Tel: +1-254–724-2489 or +1-254-724-6267
Fax: +1-254–724-8276 or +1-254-742-7181
e-mail: tpatel@medicine.tamhsc.edu

Abstract

Abstract: Background/aims: Despite the global increase in the incidence of intrahepatic cholangiocarcinoma, regional variations occur. To assess the potential contribution of racial/ethnic factors, we assessed the epidemiology of these cancers in different racial and ethnic groups in the United States.

Methods: Disease prevalence, mortality and survival rates for different racial and ethnic groups were obtained from the surveillance, epidemiology and end results survey database.

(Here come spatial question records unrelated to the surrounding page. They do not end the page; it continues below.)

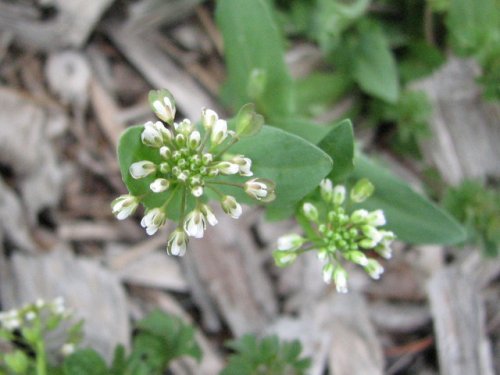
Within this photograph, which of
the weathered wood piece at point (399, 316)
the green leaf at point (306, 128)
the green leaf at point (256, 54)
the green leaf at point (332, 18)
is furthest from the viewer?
the weathered wood piece at point (399, 316)

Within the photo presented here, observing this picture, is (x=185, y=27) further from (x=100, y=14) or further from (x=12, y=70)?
(x=12, y=70)

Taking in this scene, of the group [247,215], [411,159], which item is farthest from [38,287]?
[411,159]

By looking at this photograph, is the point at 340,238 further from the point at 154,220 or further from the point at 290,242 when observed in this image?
the point at 154,220

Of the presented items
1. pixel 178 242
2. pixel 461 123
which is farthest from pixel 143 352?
pixel 461 123

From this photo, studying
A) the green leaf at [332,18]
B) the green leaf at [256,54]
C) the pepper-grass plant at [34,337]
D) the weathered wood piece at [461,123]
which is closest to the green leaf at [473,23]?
the weathered wood piece at [461,123]

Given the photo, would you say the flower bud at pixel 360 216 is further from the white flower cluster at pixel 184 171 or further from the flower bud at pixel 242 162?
the flower bud at pixel 242 162

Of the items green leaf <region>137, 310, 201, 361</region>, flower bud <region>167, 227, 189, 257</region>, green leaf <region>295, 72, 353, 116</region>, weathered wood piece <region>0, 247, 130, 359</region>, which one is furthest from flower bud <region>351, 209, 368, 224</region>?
weathered wood piece <region>0, 247, 130, 359</region>

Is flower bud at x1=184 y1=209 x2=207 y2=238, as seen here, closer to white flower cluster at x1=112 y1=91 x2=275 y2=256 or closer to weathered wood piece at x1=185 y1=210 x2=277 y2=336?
white flower cluster at x1=112 y1=91 x2=275 y2=256
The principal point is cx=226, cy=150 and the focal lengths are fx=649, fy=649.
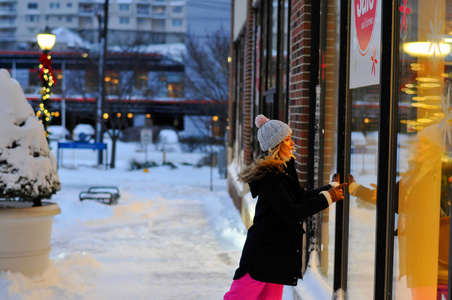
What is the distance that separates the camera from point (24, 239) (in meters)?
6.90

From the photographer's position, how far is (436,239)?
3.50m

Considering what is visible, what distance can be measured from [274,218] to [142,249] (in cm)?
604

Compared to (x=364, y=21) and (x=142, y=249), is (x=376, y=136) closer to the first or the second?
(x=364, y=21)

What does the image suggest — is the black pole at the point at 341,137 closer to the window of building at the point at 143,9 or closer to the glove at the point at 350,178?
the glove at the point at 350,178

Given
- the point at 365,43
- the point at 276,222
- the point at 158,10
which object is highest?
the point at 158,10

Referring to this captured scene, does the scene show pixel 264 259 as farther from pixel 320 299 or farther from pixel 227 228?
pixel 227 228

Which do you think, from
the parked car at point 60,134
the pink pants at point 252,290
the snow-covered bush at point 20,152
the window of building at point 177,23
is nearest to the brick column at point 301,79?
the pink pants at point 252,290

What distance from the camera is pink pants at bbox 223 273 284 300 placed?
4395mm

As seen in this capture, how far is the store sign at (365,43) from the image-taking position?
4457 millimetres

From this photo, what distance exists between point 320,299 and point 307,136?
1.78 m

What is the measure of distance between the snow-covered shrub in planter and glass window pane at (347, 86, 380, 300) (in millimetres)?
3573

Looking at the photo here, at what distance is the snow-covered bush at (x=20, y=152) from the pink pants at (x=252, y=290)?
3318 mm

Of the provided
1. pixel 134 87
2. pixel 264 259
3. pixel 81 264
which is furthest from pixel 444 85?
pixel 134 87

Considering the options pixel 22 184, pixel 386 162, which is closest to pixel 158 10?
pixel 22 184
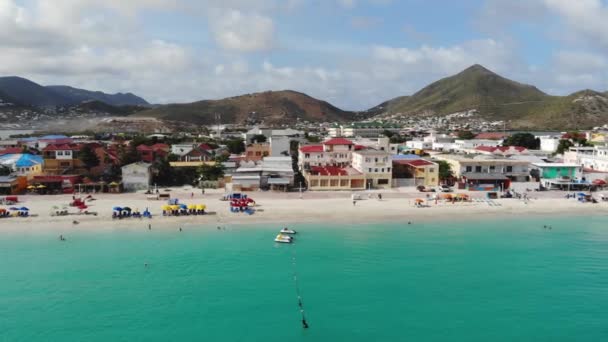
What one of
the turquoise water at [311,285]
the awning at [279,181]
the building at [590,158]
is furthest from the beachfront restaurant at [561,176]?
the awning at [279,181]

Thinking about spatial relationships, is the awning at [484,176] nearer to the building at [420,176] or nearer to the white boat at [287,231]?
the building at [420,176]

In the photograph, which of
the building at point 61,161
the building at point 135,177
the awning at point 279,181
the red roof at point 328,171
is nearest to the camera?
the awning at point 279,181

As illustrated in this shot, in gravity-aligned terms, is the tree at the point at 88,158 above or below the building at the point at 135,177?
above

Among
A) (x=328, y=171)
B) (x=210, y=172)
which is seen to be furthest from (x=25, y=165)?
(x=328, y=171)

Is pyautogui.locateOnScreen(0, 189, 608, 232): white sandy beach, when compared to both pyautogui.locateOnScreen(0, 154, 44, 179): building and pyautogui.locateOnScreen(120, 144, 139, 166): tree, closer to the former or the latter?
pyautogui.locateOnScreen(0, 154, 44, 179): building

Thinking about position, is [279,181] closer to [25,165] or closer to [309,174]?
[309,174]

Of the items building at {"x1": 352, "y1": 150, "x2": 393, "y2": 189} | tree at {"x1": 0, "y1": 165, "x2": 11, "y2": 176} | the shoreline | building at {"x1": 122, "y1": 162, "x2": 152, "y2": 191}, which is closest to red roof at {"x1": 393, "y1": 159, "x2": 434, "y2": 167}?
building at {"x1": 352, "y1": 150, "x2": 393, "y2": 189}
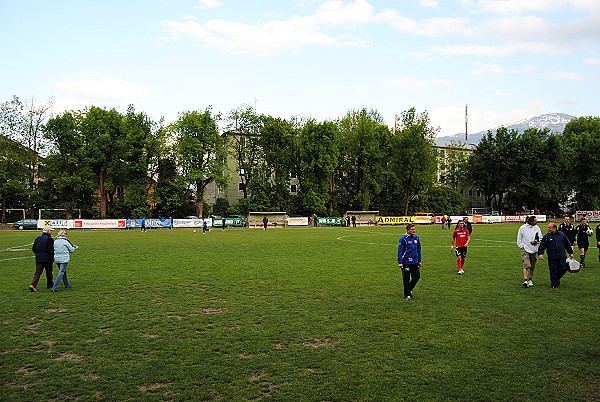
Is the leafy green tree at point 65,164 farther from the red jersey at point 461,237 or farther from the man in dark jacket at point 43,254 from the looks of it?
the red jersey at point 461,237

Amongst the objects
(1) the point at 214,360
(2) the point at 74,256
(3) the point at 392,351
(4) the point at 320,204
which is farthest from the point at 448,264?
(4) the point at 320,204

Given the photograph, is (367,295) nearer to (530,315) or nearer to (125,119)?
(530,315)

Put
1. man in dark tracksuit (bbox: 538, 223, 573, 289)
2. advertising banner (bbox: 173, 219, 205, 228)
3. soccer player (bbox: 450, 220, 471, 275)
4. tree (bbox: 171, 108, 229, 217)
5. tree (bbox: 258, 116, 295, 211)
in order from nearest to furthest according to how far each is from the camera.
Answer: man in dark tracksuit (bbox: 538, 223, 573, 289), soccer player (bbox: 450, 220, 471, 275), advertising banner (bbox: 173, 219, 205, 228), tree (bbox: 171, 108, 229, 217), tree (bbox: 258, 116, 295, 211)

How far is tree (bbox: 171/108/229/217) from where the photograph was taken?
65.9 meters

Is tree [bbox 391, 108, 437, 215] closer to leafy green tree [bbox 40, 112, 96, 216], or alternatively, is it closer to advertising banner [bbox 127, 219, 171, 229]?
advertising banner [bbox 127, 219, 171, 229]

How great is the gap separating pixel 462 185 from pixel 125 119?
61329mm

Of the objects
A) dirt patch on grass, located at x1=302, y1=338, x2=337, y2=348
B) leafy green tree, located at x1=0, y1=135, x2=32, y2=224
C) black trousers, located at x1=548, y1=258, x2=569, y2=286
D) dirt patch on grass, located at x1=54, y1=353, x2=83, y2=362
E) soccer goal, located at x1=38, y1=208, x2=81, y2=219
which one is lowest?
dirt patch on grass, located at x1=54, y1=353, x2=83, y2=362

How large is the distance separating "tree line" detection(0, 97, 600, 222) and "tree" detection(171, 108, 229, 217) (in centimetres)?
17

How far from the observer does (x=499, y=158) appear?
3095 inches

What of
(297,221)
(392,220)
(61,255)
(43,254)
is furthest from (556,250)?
(392,220)

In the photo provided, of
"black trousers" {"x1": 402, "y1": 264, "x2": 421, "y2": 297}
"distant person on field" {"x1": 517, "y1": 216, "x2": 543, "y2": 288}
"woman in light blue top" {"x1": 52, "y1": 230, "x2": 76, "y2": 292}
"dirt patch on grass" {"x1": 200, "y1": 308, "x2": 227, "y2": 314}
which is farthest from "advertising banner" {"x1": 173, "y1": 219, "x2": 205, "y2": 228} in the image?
"black trousers" {"x1": 402, "y1": 264, "x2": 421, "y2": 297}

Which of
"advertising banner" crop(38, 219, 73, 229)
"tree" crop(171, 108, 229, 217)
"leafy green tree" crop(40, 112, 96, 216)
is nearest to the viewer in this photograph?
"advertising banner" crop(38, 219, 73, 229)

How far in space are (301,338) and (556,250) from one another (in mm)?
8593

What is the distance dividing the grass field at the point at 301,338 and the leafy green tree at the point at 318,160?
53.1 meters
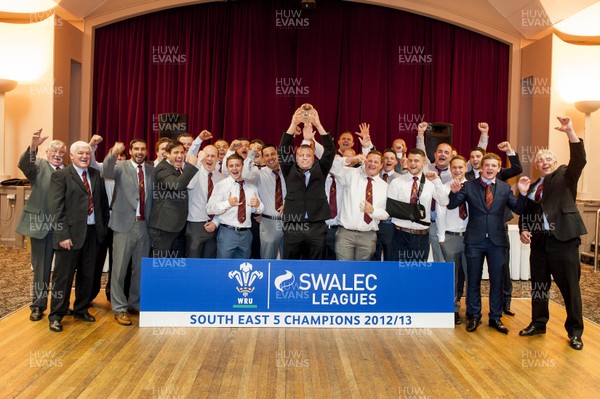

Results: The age-adjusted prevalence was highest for Hispanics (1.22 per 100 000) and lowest for Blacks (0.3 per 100 000). Age-adjusted mortality rates were higher for American Indian/Alaska Natives and Asian/Pacific Islanders compared with other groups. However, mortality rates increased by greater than 3.5% annual for all racial or ethnic groups except for American Indian/Pacific Islanders in whom mortality rates decreased by 0.2% annually. The increase in mortality rates was greatest for Hispanic women aged between 40 and 49 years. Prevalence and survival were significantly higher in Hispanic women in contrast to gender differences observed in other groups.

Conclusions: Significant racial and ethnic variations occur in the epidemiology of intrahepatic cholangiocarcinoma within geographically defined regions in the United States These may reflect genetic, socioeconomic or cultural predispositions to cancer.